A Casa Abrigo VeraVida propõe-se acolher mulheres e seus filhos que foram vítimas de violência doméstica, proporcionando-lhes acompanhamento psicológico e social, contribuir para a inserção profissional das utentes, que conduza à sua sustentabilidade financeira, e proporcionar-lhes apoio judicial e ao nível da saúde, caso não tenham recursos próprios. Pretende-se ainda assegurar aos filhos a adequada integração escolar nas próprias valências da instituição (Creche, Jardim-de-Infância e ATL), e no ensino oficial. 

Toda a acção a desenvolver implica o envolvimento de parcerias a estabelecer com o Centro Distrital de Solidariedade e Segurança Social e com outros organismos, com os quais já houve contactos, tais como a CIDM – Comissão para a Igualdade e para os Direitos das Mulheres, a Câmara Municipal de Aveiro, o Centro de Emprego, o Centro de Saúde, o Hospital Infante D. Pedro, a Ordem dos Advogados, a Associação Alecrin (Vigo), e a Polícia de Segurança Pública, entre outros. 

Aqueles responsáveis pelo CSPVC contam, necessariamente, com a indispensável colaboração das empresas da região, ao abrigo da lei do mecenato, para a integração das mulheres no mercado de trabalho e para a manutenção da Casa Abrigo, “que é uma valência muito dispendiosa”, como nos sublinharam. 

Manuel Joaquim Rocha e Paula Hipólito referiram que este projecto veio responder a uma lacuna muito grande existente na região, nesta área de apoio às mulheres que sofrem as consequências da violência doméstica, até porque, no Distrito de Aveiro, segundo a APAV (Associação de Apoio à Vitima), há registados 120 casos. A cidade situa-se no 3.º lugar das que têm mais vítimas, de entre as que não dispõem de um gabinete daquela organização. 

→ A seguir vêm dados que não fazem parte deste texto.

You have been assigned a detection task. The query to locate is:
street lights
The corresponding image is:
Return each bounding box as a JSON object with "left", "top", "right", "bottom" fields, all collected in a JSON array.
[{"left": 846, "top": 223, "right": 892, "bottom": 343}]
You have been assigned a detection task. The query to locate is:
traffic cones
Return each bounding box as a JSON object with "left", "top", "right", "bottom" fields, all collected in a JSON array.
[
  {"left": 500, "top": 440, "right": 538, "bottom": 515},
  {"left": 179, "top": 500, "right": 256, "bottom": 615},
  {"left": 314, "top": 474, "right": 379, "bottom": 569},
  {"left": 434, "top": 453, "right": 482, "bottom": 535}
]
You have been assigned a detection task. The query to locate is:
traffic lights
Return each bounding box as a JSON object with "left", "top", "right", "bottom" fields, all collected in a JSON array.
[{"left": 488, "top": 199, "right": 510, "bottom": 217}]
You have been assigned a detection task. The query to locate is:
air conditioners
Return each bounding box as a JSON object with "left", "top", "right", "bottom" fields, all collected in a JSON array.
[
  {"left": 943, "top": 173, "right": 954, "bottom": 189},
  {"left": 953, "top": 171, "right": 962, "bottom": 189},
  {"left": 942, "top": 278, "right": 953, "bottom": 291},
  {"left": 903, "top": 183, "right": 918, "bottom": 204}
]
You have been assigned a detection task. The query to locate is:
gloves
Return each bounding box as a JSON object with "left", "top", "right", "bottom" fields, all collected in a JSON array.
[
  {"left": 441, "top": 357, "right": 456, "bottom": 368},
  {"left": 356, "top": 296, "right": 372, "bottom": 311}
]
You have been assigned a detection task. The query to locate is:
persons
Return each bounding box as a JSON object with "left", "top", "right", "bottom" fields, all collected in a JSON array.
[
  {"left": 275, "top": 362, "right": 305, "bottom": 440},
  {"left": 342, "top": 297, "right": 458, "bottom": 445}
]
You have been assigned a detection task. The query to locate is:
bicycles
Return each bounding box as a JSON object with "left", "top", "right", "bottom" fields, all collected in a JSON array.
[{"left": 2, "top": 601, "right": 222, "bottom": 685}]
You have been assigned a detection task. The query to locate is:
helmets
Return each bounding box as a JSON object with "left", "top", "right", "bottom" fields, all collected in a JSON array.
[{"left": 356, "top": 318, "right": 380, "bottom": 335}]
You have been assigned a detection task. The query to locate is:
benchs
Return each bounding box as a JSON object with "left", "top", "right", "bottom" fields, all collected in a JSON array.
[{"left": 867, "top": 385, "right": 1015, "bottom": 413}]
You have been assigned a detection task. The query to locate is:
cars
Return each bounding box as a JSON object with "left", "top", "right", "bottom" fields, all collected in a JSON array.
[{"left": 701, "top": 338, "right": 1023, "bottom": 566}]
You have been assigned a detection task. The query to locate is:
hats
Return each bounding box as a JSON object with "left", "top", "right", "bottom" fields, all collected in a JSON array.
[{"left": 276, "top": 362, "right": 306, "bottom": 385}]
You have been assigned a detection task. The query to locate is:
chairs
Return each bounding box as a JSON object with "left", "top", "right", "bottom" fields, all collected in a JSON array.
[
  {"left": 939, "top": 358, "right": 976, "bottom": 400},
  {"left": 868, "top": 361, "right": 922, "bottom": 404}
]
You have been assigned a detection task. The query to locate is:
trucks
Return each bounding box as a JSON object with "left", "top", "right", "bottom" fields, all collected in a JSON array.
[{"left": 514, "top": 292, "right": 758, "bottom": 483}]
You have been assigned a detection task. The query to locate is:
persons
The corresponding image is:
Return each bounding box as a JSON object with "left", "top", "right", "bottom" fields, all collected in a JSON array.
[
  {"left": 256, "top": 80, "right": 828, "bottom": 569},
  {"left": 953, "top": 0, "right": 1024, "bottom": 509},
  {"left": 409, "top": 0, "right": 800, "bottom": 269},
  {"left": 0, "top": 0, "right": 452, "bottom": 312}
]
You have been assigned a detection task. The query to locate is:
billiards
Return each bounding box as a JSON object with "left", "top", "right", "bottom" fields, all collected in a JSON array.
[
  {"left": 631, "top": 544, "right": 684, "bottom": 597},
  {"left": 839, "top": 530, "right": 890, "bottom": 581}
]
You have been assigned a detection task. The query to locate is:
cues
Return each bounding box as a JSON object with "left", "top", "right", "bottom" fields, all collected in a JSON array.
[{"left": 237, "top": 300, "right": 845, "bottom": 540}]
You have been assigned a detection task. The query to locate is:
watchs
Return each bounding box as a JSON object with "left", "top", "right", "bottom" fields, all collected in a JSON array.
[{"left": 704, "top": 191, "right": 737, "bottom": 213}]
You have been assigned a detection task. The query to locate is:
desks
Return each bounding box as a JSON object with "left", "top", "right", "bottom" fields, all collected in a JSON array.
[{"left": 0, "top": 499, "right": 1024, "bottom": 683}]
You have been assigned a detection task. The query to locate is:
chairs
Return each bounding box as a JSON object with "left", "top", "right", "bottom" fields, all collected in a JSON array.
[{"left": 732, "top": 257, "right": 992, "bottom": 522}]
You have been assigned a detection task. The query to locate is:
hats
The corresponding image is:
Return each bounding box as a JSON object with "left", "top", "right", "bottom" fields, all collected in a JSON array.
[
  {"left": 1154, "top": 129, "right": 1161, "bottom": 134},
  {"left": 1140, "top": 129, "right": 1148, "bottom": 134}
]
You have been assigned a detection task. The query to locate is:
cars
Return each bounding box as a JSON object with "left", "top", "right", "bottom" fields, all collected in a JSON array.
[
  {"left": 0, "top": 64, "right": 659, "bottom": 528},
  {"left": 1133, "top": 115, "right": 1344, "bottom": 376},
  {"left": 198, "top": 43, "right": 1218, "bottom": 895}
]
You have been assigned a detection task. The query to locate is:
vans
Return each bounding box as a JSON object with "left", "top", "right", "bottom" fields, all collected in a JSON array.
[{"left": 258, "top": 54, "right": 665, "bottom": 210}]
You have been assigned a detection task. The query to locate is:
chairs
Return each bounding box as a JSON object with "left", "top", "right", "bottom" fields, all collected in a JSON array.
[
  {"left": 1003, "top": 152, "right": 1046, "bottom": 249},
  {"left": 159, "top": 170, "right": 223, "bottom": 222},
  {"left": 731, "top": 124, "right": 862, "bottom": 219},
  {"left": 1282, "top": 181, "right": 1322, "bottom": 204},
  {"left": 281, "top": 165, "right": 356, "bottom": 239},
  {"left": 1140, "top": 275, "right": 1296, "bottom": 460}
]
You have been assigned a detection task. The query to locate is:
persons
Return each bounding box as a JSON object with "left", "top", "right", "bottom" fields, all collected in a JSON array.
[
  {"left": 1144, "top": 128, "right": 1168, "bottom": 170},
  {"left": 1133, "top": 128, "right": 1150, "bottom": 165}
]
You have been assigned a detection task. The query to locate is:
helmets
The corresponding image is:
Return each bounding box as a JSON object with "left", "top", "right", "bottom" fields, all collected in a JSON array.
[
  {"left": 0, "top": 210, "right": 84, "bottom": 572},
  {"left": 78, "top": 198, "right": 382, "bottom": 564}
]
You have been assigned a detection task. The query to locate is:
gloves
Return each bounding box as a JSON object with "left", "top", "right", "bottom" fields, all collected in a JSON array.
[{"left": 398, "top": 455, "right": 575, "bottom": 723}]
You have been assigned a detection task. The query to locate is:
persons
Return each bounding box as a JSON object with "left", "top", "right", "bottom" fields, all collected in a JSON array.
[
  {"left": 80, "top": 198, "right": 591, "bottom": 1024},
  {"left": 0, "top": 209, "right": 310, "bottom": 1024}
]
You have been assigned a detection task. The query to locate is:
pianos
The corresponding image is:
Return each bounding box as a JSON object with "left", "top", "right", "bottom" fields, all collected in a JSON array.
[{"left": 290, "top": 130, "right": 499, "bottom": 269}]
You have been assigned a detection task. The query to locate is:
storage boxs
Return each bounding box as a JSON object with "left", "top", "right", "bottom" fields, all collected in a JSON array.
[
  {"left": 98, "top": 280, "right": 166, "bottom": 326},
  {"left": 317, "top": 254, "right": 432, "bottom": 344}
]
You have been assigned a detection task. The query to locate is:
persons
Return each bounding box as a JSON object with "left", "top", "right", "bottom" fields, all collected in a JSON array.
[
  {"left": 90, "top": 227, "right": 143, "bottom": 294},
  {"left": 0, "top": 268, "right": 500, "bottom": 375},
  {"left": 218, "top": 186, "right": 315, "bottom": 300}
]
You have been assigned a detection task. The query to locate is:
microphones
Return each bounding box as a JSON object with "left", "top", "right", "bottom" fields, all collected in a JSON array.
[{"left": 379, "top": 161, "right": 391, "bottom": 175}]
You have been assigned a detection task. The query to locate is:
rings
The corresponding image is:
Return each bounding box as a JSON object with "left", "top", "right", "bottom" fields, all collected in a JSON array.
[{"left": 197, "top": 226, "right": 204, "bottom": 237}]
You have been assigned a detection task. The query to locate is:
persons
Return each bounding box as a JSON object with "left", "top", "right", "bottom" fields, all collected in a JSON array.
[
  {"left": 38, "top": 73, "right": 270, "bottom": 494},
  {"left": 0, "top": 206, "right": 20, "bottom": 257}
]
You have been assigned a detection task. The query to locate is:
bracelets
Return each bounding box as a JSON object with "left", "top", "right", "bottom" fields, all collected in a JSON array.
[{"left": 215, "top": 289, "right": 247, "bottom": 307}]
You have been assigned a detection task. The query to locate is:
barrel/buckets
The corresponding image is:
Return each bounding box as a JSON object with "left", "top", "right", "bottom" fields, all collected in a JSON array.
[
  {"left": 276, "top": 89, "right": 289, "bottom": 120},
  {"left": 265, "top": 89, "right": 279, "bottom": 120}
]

Quanto às causas da violência doméstica - que gera mais casos de morte e de invalidez, entre as mulheres dos 16 aos 44 anos, do que o cancro, os acidentes de viação e até a guerra - , são apontadas questões culturais, o alcoolismo, algum machismo, a persistência de flagrantes desigualdades entre homens e mulheres e situações irregulares difíceis de identificar. “Há homens que ainda consideram as mulheres como propriedades suas, com direito a fazerem delas o que lhes apetecer”, adiantou o presidente do CSPVC 

Os nossos interlocutores lembraram que há “muita violência encapotada”, física e psicológica, não só nas camadas mais baixas da sociedade, mas também nas mais altas. Ao mesmo tempo, denunciaram o medo da vingança e a vergonha como razões para as mulheres sofrerem no silêncio a violência dos maridos ou companheiros, com inevitáveis reflexos na educação e formação dos filhos. Por outro lado, o receio do futuro e as dificuldades económicas, com salários que não garantem uma certa independência, impedem muitas vítimas de se queixarem às autoridades policiais e judiciárias, sofrendo até ao dia em que conseguem coragem para assumir a sua libertação, concluiu Paula Hipólito.